>>>

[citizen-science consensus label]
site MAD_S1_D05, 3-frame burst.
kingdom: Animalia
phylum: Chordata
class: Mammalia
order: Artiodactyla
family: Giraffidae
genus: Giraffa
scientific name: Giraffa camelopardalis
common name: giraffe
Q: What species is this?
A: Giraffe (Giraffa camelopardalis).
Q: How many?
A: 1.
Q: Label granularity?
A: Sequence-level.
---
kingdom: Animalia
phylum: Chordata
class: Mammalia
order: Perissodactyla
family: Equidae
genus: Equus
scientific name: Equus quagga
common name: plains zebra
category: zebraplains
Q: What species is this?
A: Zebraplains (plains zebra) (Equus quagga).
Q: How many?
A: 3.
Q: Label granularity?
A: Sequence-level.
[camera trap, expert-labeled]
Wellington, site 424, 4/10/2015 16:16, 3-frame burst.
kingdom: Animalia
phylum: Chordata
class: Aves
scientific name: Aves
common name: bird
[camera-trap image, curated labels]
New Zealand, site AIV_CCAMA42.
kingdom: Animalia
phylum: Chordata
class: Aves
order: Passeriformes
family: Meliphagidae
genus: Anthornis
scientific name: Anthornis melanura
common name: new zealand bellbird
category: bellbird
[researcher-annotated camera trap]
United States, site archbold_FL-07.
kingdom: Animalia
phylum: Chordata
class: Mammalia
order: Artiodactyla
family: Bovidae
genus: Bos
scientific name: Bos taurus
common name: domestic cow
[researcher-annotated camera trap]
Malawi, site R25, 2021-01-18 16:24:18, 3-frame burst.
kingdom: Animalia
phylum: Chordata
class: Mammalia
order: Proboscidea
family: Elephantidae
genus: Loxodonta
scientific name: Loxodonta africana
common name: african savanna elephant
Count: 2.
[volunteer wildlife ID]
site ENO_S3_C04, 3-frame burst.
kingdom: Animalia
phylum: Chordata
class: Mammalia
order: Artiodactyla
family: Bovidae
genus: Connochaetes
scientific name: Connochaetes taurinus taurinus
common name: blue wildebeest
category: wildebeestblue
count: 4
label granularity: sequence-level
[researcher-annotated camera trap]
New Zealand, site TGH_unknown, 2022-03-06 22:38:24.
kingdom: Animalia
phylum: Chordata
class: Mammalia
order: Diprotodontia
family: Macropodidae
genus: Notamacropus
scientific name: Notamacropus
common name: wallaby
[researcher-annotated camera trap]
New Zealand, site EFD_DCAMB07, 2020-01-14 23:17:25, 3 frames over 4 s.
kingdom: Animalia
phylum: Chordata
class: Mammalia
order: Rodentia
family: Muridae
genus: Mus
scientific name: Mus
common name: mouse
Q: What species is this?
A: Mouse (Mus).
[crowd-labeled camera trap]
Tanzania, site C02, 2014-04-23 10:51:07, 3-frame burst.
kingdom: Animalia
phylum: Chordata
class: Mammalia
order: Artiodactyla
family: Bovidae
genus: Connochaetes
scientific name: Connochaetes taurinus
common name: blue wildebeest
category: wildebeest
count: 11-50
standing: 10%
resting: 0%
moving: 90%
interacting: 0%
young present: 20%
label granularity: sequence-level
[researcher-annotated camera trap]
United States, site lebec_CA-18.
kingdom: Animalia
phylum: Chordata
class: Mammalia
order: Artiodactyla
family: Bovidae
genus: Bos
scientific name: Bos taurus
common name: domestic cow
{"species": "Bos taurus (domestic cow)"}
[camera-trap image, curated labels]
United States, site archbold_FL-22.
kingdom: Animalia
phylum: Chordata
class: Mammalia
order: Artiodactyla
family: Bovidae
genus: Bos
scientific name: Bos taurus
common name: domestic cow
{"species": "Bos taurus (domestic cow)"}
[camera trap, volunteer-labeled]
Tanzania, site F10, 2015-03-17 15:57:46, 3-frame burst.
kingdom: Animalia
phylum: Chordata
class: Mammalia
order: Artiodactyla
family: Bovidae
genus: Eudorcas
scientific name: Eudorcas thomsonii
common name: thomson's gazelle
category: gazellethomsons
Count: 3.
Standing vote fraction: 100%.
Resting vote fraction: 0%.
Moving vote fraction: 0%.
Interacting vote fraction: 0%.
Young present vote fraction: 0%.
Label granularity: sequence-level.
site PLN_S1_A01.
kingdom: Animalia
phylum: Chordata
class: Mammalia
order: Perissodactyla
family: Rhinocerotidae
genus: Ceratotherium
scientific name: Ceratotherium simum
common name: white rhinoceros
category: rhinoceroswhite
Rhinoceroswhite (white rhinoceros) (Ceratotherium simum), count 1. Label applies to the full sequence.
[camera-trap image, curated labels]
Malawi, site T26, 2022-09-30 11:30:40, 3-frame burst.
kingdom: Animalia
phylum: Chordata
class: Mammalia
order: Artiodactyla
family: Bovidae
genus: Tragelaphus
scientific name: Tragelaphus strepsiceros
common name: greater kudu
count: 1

<<<

Requirement:
Everything above must be retyped. Keep each record exactly the same.

The completed task:
[citizen-science consensus label]
site MAD_S1_D05, 3-frame burst.
kingdom: Animalia
phylum: Chordata
class: Mammalia
order: Artiodactyla
family: Giraffidae
genus: Giraffa
scientific name: Giraffa camelopardalis
common name: giraffe
Q: What species is this?
A: Giraffe (Giraffa camelopardalis).
Q: How many?
A: 1.
Q: Label granularity?
A: Sequence-level.
---
kingdom: Animalia
phylum: Chordata
class: Mammalia
order: Perissodactyla
family: Equidae
genus: Equus
scientific name: Equus quagga
common name: plains zebra
category: zebraplains
Q: What species is this?
A: Zebraplains (plains zebra) (Equus quagga).
Q: How many?
A: 3.
Q: Label granularity?
A: Sequence-level.
[camera trap, expert-labeled]
Wellington, site 424, 4/10/2015 16:16, 3-frame burst.
kingdom: Animalia
phylum: Chordata
class: Aves
scientific name: Aves
common name: bird
[camera-trap image, curated labels]
New Zealand, site AIV_CCAMA42.
kingdom: Animalia
phylum: Chordata
class: Aves
order: Passeriformes
family: Meliphagidae
genus: Anthornis
scientific name: Anthornis melanura
common name: new zealand bellbird
category: bellbird
[researcher-annotated camera trap]
United States, site archbold_FL-07.
kingdom: Animalia
phylum: Chordata
class: Mammalia
order: Artiodactyla
family: Bovidae
genus: Bos
scientific name: Bos taurus
common name: domestic cow
[researcher-annotated camera trap]
Malawi, site R25, 2021-01-18 16:24:18, 3-frame burst.
kingdom: Animalia
phylum: Chordata
class: Mammalia
order: Proboscidea
family: Elephantidae
genus: Loxodonta
scientific name: Loxodonta africana
common name: african savanna elephant
Count: 2.
[volunteer wildlife ID]
site ENO_S3_C04, 3-frame burst.
kingdom: Animalia
phylum: Chordata
class: Mammalia
order: Artiodactyla
family: Bovidae
genus: Connochaetes
scientific name: Connochaetes taurinus taurinus
common name: blue wildebeest
category: wildebeestblue
count: 4
label granularity: sequence-level
[researcher-annotated camera trap]
New Zealand, site TGH_unknown, 2022-03-06 22:38:24.
kingdom: Animalia
phylum: Chordata
class: Mammalia
order: Diprotodontia
family: Macropodidae
genus: Notamacropus
scientific name: Notamacropus
common name: wallaby
[researcher-annotated camera trap]
New Zealand, site EFD_DCAMB07, 2020-01-14 23:17:25, 3 frames over 4 s.
kingdom: Animalia
phylum: Chordata
class: Mammalia
order: Rodentia
family: Muridae
genus: Mus
scientific name: Mus
common name: mouse
Q: What species is this?
A: Mouse (Mus).
[crowd-labeled camera trap]
Tanzania, site C02, 2014-04-23 10:51:07, 3-frame burst.
kingdom: Animalia
phylum: Chordata
class: Mammalia
order: Artiodactyla
family: Bovidae
genus: Connochaetes
scientific name: Connochaetes taurinus
common name: blue wildebeest
category: wildebeest
count: 11-50
standing: 10%
resting: 0%
moving: 90%
interacting: 0%
young present: 20%
label granularity: sequence-level
[researcher-annotated camera trap]
United States, site lebec_CA-18.
kingdom: Animalia
phylum: Chordata
class: Mammalia
order: Artiodactyla
family: Bovidae
genus: Bos
scientific name: Bos taurus
common name: domestic cow
{"species": "Bos taurus (domestic cow)"}
[camera-trap image, curated labels]
United States, site archbold_FL-22.
kingdom: Animalia
phylum: Chordata
class: Mammalia
order: Artiodactyla
family: Bovidae
genus: Bos
scientific name: Bos taurus
common name: domestic cow
{"species": "Bos taurus (domestic cow)"}
[camera trap, volunteer-labeled]
Tanzania, site F10, 2015-03-17 15:57:46, 3-frame burst.
kingdom: Animalia
phylum: Chordata
class: Mammalia
order: Artiodactyla
family: Bovidae
genus: Eudorcas
scientific name: Eudorcas thomsonii
common name: thomson's gazelle
category: gazellethomsons
Count: 3.
Standing vote fraction: 100%.
Resting vote fraction: 0%.
Moving vote fraction: 0%.
Interacting vote fraction: 0%.
Young present vote fraction: 0%.
Label granularity: sequence-level.
site PLN_S1_A01.
kingdom: Animalia
phylum: Chordata
class: Mammalia
order: Perissodactyla
family: Rhinocerotidae
genus: Ceratotherium
scientific name: Ceratotherium simum
common name: white rhinoceros
category: rhinoceroswhite
Rhinoceroswhite (white rhinoceros) (Ceratotherium simum), count 1. Label applies to the full sequence.
[camera-trap image, curated labels]
Malawi, site T26, 2022-09-30 11:30:40, 3-frame burst.
kingdom: Animalia
phylum: Chordata
class: Mammalia
order: Artiodactyla
family: Bovidae
genus: Tragelaphus
scientific name: Tragelaphus strepsiceros
common name: greater kudu
count: 1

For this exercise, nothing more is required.